▶ [Entries from a data source]:
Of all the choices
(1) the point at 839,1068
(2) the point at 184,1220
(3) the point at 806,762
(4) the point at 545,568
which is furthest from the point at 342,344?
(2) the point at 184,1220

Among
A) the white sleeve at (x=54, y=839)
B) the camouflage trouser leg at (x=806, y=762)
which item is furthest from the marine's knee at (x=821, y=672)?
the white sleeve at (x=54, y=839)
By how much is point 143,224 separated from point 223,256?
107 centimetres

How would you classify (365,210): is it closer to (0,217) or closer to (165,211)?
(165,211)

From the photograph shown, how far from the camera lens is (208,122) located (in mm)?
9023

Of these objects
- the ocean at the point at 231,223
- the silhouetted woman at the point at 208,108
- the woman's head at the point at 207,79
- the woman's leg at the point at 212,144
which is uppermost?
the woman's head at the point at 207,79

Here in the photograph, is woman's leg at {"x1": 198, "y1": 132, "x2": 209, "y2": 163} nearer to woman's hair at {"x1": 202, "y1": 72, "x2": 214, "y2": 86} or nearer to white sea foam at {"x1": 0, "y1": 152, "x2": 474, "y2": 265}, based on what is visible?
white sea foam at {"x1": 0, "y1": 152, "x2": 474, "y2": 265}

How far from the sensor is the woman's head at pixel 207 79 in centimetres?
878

▶ [OBJECTIVE]: Rewrite all of the entries above, changing each "furthest" to "farthest" and keeping everything else the same.

▶ [ANSWER TO THIS TASK]:
Of all the choices
(1) the point at 839,1068
(2) the point at 184,1220
(3) the point at 806,762
(4) the point at 545,568
which is farthest from the point at 342,344?
(2) the point at 184,1220

Among
A) the white sleeve at (x=54, y=839)
B) the camouflage trouser leg at (x=806, y=762)
which item is farthest from the marine's knee at (x=821, y=672)?
the white sleeve at (x=54, y=839)
By how much is point 143,224 separated from point 223,256?
107 centimetres

How would you classify (365,210): is it closer to (0,217) or closer to (165,211)?
(165,211)

From the photograph shown, how far from the camera lens is (208,122) located (in mm)?
9023

Of these objects
- the ocean at the point at 231,223
- the silhouetted woman at the point at 208,108
- the woman's head at the point at 207,79
- the woman's leg at the point at 212,144
which is uppermost?
the woman's head at the point at 207,79

Here in the photograph, is woman's leg at {"x1": 198, "y1": 132, "x2": 209, "y2": 163} nearer to woman's hair at {"x1": 202, "y1": 72, "x2": 214, "y2": 86} or nearer to white sea foam at {"x1": 0, "y1": 152, "x2": 474, "y2": 265}, based on what is visible?
white sea foam at {"x1": 0, "y1": 152, "x2": 474, "y2": 265}

How far from the sensor is the woman's head at pixel 207 79 in centimetres?
878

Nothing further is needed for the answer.